Segundo, la recaudación, que no es un aspecto menor y, de hecho, es uno de los pilares centrales de la reforma. El aumento de tasas —que en algunos casos llega a 50%— junto con la incorporación de 316 fracciones que antes pagaban cero, genera una fuente adicional de ingresos para un erario que enfrenta compromisos significativos en 2026.
Tercero, la geopolítica y la negociación con Estados Unidos. La presión estadounidense respecto a la triangulación de importaciones chinas vía México ha sido clara. Al elevar barreras a productos de países con los que no tenemos TLC, México envía una señal de control y disposición para depurar cadenas de valor antes de la revisión del T-MEC.
Cuarto, la búsqueda de disciplina en cadenas de suministro. El paquete busca reequilibrar flujos comerciales evitando que el país se convierta en un simple punto de ensamblaje. Esto implica asegurar que los insumos que ingresan sin arancel realmente formen parte de procesos productivos destinados a la exportación y no terminen compitiendo internamente con manufactura nacional.

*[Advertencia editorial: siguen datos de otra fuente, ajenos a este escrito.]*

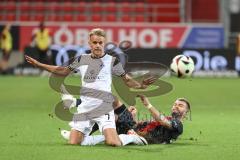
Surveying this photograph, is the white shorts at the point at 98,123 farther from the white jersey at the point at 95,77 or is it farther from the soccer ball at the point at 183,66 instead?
the soccer ball at the point at 183,66

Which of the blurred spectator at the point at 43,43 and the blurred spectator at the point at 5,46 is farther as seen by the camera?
the blurred spectator at the point at 5,46

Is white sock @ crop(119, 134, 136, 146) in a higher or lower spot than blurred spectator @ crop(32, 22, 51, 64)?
higher

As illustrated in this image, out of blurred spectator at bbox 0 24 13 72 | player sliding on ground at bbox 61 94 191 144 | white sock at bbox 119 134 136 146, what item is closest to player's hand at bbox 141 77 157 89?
player sliding on ground at bbox 61 94 191 144


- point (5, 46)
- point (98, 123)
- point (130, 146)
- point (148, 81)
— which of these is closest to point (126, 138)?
point (130, 146)

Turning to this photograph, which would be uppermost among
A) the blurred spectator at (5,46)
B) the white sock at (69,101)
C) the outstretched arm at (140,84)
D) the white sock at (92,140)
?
the outstretched arm at (140,84)

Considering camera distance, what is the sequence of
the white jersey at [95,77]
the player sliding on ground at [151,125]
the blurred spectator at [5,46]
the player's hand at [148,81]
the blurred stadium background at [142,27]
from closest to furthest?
the player's hand at [148,81]
the white jersey at [95,77]
the player sliding on ground at [151,125]
the blurred stadium background at [142,27]
the blurred spectator at [5,46]

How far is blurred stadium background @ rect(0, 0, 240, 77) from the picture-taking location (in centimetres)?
2903

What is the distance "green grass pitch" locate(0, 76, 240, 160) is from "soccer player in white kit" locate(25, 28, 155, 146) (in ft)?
0.93

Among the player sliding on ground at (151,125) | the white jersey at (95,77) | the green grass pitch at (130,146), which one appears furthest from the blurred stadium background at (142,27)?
the white jersey at (95,77)

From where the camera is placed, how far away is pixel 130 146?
10.4m

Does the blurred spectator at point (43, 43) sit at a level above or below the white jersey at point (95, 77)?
below

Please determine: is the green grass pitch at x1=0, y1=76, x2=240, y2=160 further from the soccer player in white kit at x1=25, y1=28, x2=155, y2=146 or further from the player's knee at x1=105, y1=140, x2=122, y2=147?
the soccer player in white kit at x1=25, y1=28, x2=155, y2=146

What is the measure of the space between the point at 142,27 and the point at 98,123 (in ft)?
70.2

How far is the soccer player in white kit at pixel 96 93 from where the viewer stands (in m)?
10.4
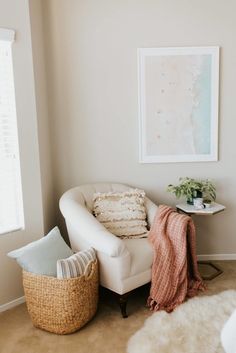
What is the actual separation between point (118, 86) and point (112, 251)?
1.58 meters

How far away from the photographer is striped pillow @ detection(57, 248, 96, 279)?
2.14m

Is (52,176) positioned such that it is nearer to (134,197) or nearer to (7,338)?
(134,197)

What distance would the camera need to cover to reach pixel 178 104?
3.07 meters

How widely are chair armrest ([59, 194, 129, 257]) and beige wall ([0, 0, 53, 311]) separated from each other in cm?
26

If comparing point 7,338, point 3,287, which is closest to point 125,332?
point 7,338

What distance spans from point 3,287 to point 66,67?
1.96 meters

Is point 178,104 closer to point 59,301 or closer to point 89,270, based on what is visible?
point 89,270

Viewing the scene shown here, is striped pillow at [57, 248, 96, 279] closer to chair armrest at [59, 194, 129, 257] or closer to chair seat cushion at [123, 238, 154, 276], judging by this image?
chair armrest at [59, 194, 129, 257]

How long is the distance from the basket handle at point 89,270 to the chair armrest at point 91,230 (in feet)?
0.37

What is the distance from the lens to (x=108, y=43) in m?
2.98

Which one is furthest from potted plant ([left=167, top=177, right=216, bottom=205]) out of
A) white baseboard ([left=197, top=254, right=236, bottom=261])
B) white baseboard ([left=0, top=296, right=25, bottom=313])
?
white baseboard ([left=0, top=296, right=25, bottom=313])

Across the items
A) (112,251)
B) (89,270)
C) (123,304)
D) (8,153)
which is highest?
(8,153)

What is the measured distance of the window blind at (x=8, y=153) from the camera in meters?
2.43

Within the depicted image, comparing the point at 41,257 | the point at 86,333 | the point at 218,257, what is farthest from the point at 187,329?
the point at 218,257
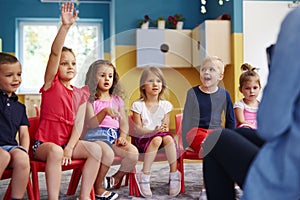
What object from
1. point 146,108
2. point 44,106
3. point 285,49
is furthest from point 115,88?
point 285,49

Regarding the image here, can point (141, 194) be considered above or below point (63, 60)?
below

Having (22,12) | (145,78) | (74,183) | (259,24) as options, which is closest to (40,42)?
(22,12)

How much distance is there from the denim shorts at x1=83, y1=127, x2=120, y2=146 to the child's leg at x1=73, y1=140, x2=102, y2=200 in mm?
122

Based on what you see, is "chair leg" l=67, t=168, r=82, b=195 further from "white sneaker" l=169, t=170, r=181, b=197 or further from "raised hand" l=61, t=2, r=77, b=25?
"raised hand" l=61, t=2, r=77, b=25

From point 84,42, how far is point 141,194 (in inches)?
175

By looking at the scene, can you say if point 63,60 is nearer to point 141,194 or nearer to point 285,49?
point 141,194

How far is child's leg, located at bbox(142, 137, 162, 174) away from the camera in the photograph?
2094 mm

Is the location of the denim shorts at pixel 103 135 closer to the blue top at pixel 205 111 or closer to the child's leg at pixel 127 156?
the child's leg at pixel 127 156

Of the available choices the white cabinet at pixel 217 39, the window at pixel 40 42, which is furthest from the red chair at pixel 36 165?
the window at pixel 40 42

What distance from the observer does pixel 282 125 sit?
0.79 metres

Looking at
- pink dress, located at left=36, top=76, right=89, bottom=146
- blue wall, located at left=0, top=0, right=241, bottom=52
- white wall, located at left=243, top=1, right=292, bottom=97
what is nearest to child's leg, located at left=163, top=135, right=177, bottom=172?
pink dress, located at left=36, top=76, right=89, bottom=146

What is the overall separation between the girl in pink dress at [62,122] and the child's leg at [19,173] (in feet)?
0.39

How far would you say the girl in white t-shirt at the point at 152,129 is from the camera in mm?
2076

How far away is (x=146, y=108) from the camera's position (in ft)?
7.23
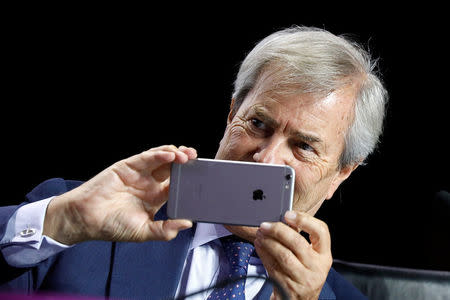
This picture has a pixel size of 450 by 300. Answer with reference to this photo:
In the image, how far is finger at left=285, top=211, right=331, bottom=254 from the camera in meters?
1.23

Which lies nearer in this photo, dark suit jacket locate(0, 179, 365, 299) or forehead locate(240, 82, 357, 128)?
dark suit jacket locate(0, 179, 365, 299)

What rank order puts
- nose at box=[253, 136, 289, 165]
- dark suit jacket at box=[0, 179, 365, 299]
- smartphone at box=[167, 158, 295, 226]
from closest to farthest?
smartphone at box=[167, 158, 295, 226]
dark suit jacket at box=[0, 179, 365, 299]
nose at box=[253, 136, 289, 165]

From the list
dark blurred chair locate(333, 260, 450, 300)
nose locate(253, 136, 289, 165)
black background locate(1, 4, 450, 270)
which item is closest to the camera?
nose locate(253, 136, 289, 165)

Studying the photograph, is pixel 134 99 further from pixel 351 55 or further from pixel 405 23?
pixel 405 23

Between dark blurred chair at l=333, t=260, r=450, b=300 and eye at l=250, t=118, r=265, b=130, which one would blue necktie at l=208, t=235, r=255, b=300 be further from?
dark blurred chair at l=333, t=260, r=450, b=300

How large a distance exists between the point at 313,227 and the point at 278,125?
43 centimetres

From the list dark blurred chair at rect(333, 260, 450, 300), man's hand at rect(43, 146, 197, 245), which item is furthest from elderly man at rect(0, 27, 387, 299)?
dark blurred chair at rect(333, 260, 450, 300)

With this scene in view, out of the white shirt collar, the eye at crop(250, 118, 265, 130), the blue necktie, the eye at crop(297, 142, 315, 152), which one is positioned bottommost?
the blue necktie

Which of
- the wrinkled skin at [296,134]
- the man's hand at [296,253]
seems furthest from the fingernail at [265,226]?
the wrinkled skin at [296,134]

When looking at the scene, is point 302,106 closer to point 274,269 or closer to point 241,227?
point 241,227

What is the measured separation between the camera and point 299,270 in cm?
129

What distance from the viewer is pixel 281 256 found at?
1.28m

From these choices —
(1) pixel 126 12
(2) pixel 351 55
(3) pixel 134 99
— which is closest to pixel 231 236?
(2) pixel 351 55

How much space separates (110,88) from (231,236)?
95cm
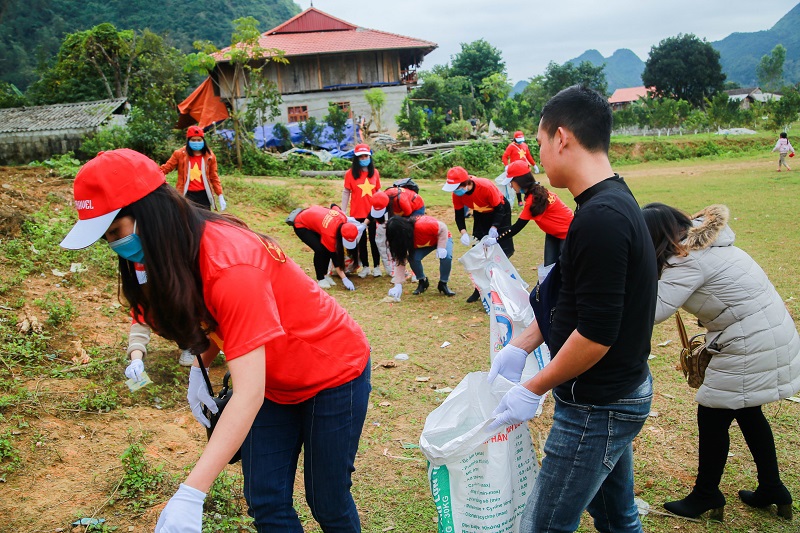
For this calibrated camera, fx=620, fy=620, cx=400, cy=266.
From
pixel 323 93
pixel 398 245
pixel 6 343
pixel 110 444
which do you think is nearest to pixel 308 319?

Quinto, la contención de ajustes de precios relativos y la presión inflacionaria. Paradójicamente, un instrumento que se usa para proteger empresas e incrementar ingresos también puede elevar precios al consumidor. El impacto esperado no es despreciable. Algunas estimaciones —incluyendo nuestro escenario en Finamex— apuntan a que la entrada en vigor en enero de 2026 podría añadir presiones al inicio del año. En nuestro caso, mantenemos una inflación estimada de 4.26% para el cierre de 2026, con la inflación subyacente en 4.61% bajo la hipótesis de implementación completa y traspaso moderado al consumidor final.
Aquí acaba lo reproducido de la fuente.